READING TEXT:
==*==

[time-nuts] Re: Domestic time pulse transmission

Magnus Danielson magnus at rubidium.se
Fri Aug 4 14:53:13 UTC 2023


John,

Depending on the details, there is a few different options.

One is naturally to steer something that measures and which returns 
measures as time-stamps over say WiFi.

A more direct approach can work in some cases, where you beam an RF 
frequence (which naturally needs to be a frequency allowable for the 
purpose in your country) onto the pendulum and then measure on a 
receiver either reflection or transmission. This is directly comparable 
to using a laserbeam in similar fashion, and that is an option too. 
Probably this approach will not be possible, because of how other things 
like doors, humans and house anminals will disturb things, so you need 
to revert back to the first approach, steer something so you can use 
that to measure.

==*==

Entries from an annotation dataset:

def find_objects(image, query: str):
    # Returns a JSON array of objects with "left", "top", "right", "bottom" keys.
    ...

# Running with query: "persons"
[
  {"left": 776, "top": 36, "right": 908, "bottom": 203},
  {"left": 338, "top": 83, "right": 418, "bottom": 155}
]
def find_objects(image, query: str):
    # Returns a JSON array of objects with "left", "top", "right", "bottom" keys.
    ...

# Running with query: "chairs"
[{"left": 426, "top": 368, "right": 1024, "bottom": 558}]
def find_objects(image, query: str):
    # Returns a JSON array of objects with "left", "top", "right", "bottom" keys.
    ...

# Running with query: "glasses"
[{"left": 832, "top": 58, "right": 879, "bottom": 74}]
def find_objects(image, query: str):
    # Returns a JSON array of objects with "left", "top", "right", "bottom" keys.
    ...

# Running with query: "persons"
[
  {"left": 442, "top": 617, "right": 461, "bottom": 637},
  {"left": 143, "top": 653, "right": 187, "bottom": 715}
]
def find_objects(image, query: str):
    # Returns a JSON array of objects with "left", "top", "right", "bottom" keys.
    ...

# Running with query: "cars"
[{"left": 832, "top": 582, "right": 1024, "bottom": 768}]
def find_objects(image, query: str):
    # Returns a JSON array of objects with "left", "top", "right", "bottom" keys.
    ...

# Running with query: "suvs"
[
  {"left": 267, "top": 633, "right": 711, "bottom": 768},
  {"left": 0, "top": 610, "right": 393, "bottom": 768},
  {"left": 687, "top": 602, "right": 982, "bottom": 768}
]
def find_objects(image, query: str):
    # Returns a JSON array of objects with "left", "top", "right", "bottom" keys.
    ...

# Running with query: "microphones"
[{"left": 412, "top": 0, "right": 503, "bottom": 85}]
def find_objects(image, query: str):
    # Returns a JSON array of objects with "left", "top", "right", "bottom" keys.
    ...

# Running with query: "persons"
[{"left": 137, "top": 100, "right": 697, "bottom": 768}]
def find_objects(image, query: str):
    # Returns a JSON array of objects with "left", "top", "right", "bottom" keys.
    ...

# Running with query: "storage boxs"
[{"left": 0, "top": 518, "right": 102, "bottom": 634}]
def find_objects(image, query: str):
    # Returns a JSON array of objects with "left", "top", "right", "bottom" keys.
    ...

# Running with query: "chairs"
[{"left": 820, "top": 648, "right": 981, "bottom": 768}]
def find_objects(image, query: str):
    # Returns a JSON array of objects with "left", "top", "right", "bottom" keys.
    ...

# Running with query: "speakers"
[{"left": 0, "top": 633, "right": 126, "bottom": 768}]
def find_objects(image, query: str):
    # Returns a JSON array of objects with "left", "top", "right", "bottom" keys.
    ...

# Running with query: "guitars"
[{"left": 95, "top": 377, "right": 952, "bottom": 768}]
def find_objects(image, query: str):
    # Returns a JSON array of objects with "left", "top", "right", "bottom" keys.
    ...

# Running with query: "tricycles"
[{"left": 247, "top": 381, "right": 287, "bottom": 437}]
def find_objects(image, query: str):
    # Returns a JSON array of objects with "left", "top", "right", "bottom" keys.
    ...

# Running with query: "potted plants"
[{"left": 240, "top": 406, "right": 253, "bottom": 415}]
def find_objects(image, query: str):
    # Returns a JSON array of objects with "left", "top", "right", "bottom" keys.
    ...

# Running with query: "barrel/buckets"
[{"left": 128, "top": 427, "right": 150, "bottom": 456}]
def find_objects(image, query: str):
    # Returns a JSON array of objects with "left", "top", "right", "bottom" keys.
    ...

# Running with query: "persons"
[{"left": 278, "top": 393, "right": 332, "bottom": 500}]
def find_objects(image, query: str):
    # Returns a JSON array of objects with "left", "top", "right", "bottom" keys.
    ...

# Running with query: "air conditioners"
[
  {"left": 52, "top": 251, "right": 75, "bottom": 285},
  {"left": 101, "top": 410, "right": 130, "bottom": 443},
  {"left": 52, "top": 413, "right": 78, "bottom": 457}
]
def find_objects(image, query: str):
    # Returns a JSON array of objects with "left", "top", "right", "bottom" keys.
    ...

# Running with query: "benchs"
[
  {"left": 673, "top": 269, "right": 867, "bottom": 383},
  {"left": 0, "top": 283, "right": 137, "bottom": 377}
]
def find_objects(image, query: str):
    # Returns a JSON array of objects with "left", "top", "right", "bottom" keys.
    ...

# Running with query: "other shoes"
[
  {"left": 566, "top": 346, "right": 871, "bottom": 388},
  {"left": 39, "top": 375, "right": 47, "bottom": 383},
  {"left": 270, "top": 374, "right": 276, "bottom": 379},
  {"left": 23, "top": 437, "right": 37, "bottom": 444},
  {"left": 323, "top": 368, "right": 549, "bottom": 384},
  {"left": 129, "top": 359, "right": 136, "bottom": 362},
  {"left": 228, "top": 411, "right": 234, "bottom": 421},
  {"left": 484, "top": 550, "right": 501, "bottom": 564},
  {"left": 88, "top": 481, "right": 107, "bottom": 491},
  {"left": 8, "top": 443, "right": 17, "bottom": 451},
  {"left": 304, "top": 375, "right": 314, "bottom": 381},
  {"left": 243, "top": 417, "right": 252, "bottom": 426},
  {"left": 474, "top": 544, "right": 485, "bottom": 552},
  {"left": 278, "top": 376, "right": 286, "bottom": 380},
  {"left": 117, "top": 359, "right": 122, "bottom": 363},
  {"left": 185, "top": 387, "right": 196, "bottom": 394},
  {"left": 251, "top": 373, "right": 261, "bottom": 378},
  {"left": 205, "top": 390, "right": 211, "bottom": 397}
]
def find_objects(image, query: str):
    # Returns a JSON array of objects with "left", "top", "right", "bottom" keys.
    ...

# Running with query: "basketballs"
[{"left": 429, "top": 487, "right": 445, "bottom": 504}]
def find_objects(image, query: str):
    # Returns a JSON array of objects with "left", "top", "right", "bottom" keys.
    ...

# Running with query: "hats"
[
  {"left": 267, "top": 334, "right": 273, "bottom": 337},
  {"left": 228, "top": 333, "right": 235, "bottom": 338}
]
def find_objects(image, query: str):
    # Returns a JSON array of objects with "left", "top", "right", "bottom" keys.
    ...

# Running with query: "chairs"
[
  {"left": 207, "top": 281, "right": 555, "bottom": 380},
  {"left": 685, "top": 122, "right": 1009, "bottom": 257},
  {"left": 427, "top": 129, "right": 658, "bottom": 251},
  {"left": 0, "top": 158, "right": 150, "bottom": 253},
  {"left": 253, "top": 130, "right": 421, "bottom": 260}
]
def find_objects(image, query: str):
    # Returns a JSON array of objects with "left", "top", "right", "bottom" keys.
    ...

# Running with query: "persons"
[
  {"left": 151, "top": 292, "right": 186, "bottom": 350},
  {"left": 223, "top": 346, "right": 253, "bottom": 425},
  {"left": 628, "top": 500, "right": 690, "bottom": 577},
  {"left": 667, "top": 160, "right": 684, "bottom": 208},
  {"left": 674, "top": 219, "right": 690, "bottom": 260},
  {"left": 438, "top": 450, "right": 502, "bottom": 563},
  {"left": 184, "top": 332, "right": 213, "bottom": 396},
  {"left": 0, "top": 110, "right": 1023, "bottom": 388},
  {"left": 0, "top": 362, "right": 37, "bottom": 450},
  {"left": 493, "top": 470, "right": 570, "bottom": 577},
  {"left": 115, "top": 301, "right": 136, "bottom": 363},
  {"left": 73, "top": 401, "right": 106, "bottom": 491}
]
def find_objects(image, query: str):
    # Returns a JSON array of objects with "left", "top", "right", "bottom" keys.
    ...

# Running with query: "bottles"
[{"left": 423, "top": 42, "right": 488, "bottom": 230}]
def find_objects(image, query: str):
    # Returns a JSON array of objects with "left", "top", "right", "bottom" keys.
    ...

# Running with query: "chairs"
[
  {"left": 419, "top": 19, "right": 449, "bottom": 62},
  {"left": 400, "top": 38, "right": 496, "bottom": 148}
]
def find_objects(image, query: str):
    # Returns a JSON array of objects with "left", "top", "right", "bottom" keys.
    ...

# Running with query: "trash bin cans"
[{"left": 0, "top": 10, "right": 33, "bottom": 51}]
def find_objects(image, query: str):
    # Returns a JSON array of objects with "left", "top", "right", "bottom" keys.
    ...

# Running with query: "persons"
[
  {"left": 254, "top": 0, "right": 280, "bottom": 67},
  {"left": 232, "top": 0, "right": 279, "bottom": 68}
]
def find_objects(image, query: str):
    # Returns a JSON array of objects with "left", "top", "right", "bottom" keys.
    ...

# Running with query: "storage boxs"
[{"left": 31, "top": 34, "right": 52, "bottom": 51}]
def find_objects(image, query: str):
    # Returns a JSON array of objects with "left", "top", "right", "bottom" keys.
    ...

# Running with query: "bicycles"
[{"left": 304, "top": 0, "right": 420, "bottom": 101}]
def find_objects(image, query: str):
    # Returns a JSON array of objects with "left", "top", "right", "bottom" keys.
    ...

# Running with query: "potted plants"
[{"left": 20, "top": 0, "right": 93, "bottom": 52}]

==*==

SHORT EXERCISE 1:
Using the reply on domestic time pulse transmission, decide whether each statement agrees with it. Answer yes or no for each and quote the words that decide it.
(a) A laser beam could be used in a way similar to the RF approach.
(b) The direct RF approach is expected to work in most homes.
(c) One option involves returning time-stamps over WiFi.
SHORT EXERCISE 2: In the reply on domestic time pulse transmission, what two things can the receiver measure in the direct approach?

EXERCISE ANSWER 1:
(a) Yes: "This is directly comparable to using a laserbeam in similar fashion, and that is an option too."
(b) No: "Probably this approach will not be possible"
(c) Yes: "as time-stamps over say WiFi"

EXERCISE ANSWER 2: Either reflection or transmission.